Support for loading/unloading VFIO drivers, binding/unbinding devices
to/from VFIO, also setting up correct userspace permissions.

Signed-off-by: Anatoly Burakov <anatoly.burakov@intel.com>
---
 tools/setup.sh | 156 +++++++++++++++++++++++++++++++++++++++++++++++++++------
 1 file changed, 141 insertions(+), 15 deletions(-)

diff --git a/tools/setup.sh b/tools/setup.sh
index e0671b8..3991da9 100755
--- a/tools/setup.sh
+++ b/tools/setup.sh
@@ -187,6 +187,54 @@ load_igb_uio_module()
 }
 
 #
+# Unloads VFIO modules.
+#
+remove_vfio_module()
+{
+	echo "Unloading any existing VFIO module"

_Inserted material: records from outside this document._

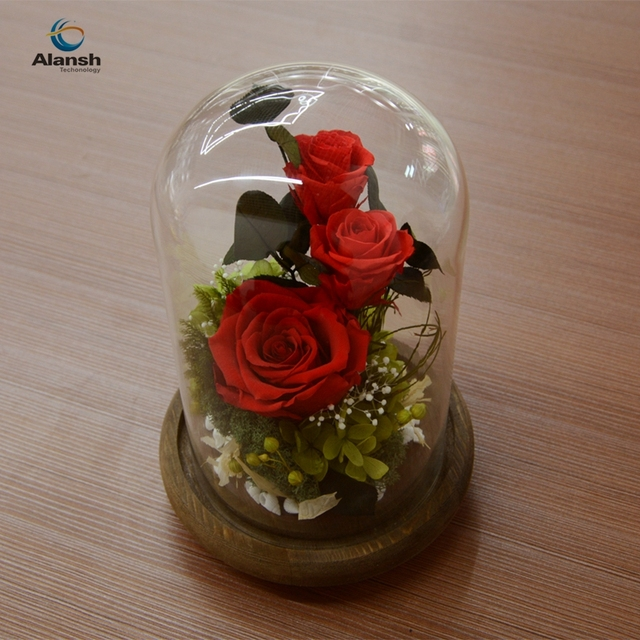 DIY Decoration Mothers Day Gifts The Preserved Flowers Immortal Colorful Roses Little Prince Glass Cover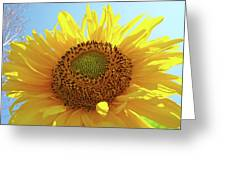 Sun Flowers Art Sunflower Giclee Prints Baslee Troutman  Greeting Card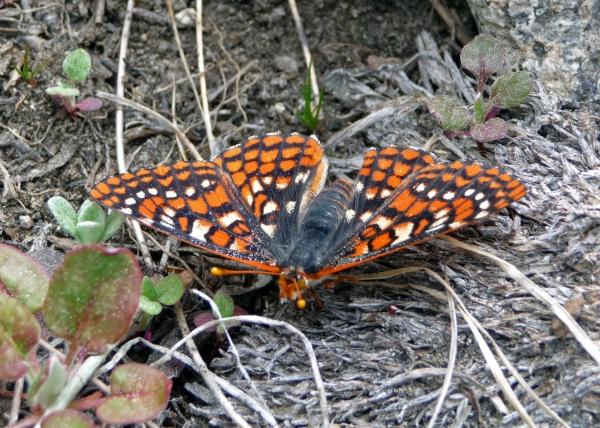Quino checkerspot butterfly Adam Braziel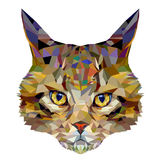 Polygon image of a head of a cat. Stock Images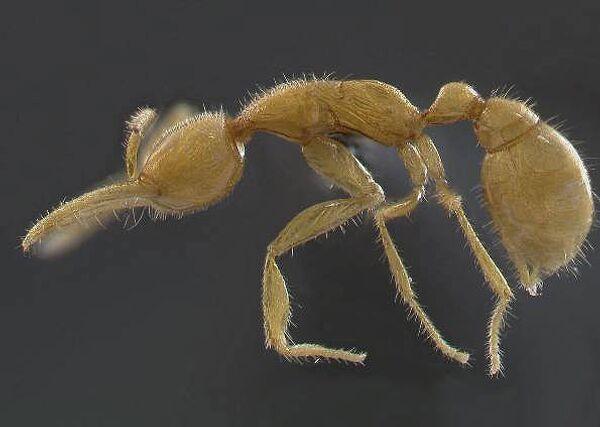 Новый вид муравья Martialis heureka (муравей с Марса)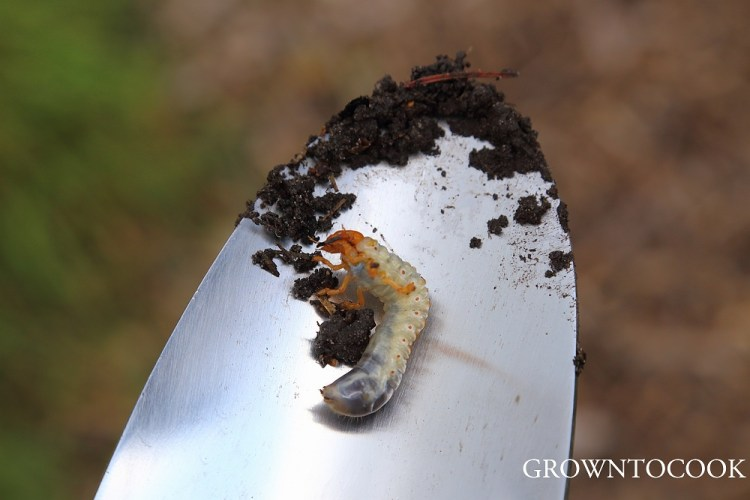 May bug larva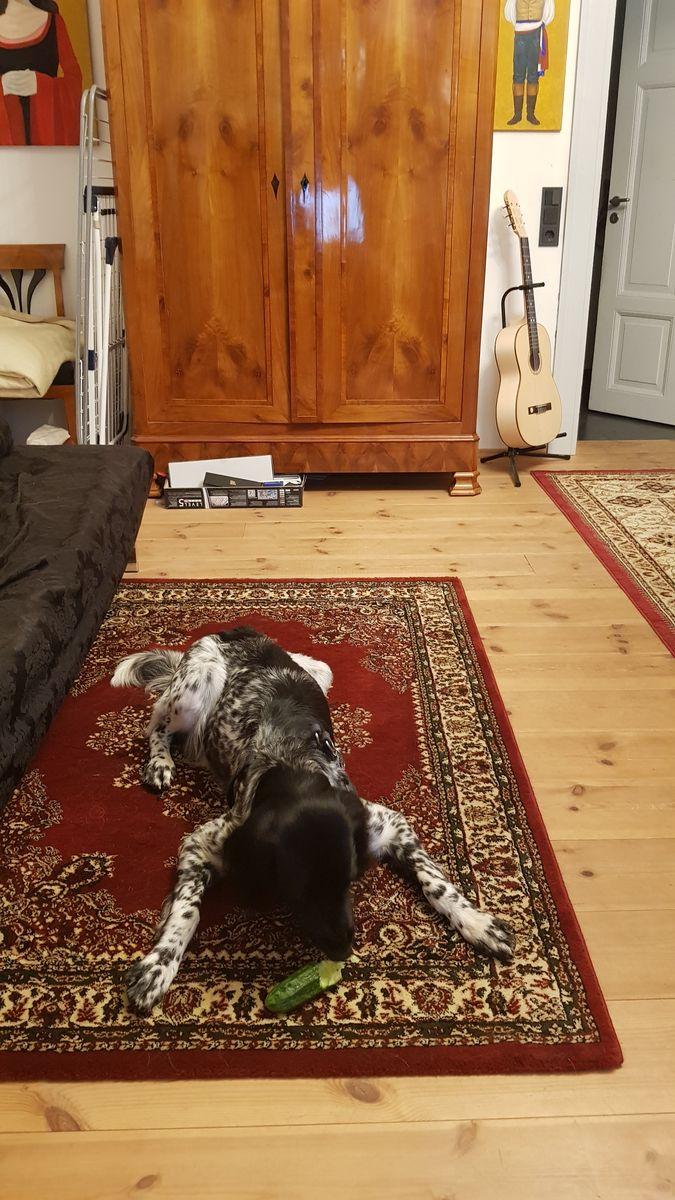 Großer Münsterländer 'Lara' (Canis lupus familiaris)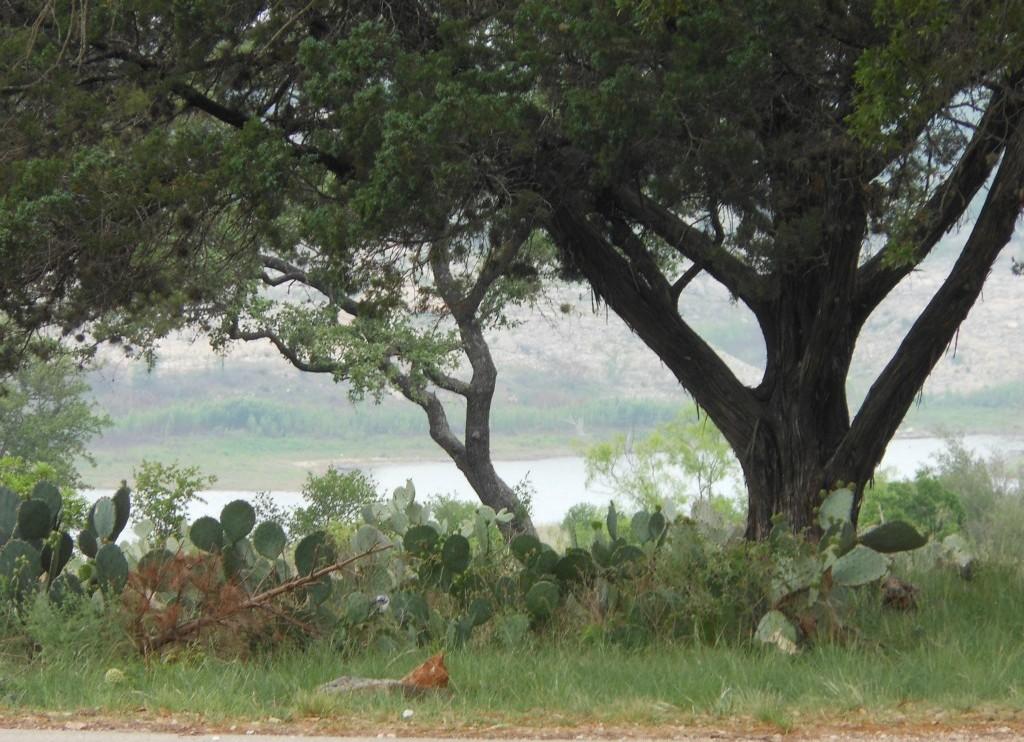 Sold Property | 2913 Patriot DR Lago Vista, TX 78645 24
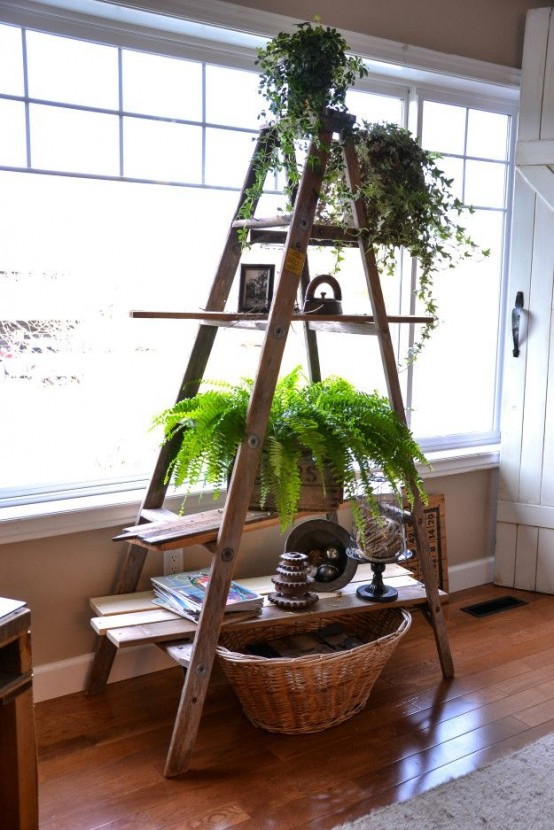 36 Décor Ideas With Ladders: Vintage Charm With Space-Saving ...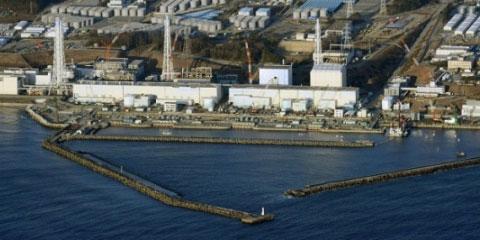 Ratos paralisam sistema de refrigeração da Usina de Fukushima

+	/sbin/lsmod | grep -s vfio > /dev/null
+	if [ $? -eq 0 ] ; then
+		sudo /sbin/rmmod vfio-pci
+		sudo /sbin/rmmod vfio_iommu_type1
+		sudo /sbin/rmmod vfio
+	fi
+}
+
+#
+# Loads new vfio-pci (and vfio module if needed).
+#
+load_vfio_module()
+{
+	remove_vfio_module
+
+	VFIO_PATH="kernel/drivers/vfio/pci/vfio-pci.ko"
+
+	echo "Loading VFIO module"
+	/sbin/lsmod | grep -s vfio_pci > /dev/null
+	if [ $? -ne 0 ] ; then
+		if [ -f /lib/modules/$(uname -r)/$VFIO_PATH ] ; then
+			sudo /sbin/modprobe vfio-pci
+		fi
+	fi
+
+	# make sure regular users can read /dev/vfio
+	echo "chmod /dev/vfio"
+	sudo /usr/bin/chmod a+x /dev/vfio
+	if [ $? -ne 0 ] ; then
+		echo "FAIL"
+		quit
+	fi
+	echo "OK"
+
+	# check if /dev/vfio/vfio exists - that way we
+	# know we either loaded the module, or it was
+	# compiled into the kernel
+	if [ ! -e /dev/vfio/vfio ] ; then
+		echo "## ERROR: VFIO not found!"
+	fi
+}
+
+#
 # Unloads the rte_kni.ko module.
 #
 remove_kni_module()
@@ -223,6 +271,55 @@ load_kni_module()
 }
 
 #
+# Sets appropriate permissions on /dev/vfio/* files
+#
+set_vfio_permissions()
+{
+	# make sure regular users can read /dev/vfio
+	echo "chmod /dev/vfio"
+	sudo /usr/bin/chmod a+x /dev/vfio
+	if [ $? -ne 0 ] ; then
+		echo "FAIL"
+		quit
+	fi
+	echo "OK"
+
+	# make sure regular user can access everything inside /dev/vfio
+	echo "chmod /dev/vfio/*"
+	sudo /usr/bin/chmod 0666 /dev/vfio/*
+	if [ $? -ne 0 ] ; then
+		echo "FAIL"
+		quit
+	fi
+	echo "OK"
+
+	# since permissions are only to be set when running as
+	# regular user, we only check ulimit here
+	#
+	# warn if regular user is only allowed
+	# to memlock <64M of memory
+	MEMLOCK_AMNT=`ulimit -l`
+
+	if [ "$MEMLOCK_AMNT" != "unlimited" ] ; then
+		MEMLOCK_MB=`expr $MEMLOCK_AMNT / 1024`
+		echo ""
+		echo "Current user memlock limit: ${MEMLOCK_MB} MB"
+		echo ""
+		echo "This is the maximum amount of memory you will be"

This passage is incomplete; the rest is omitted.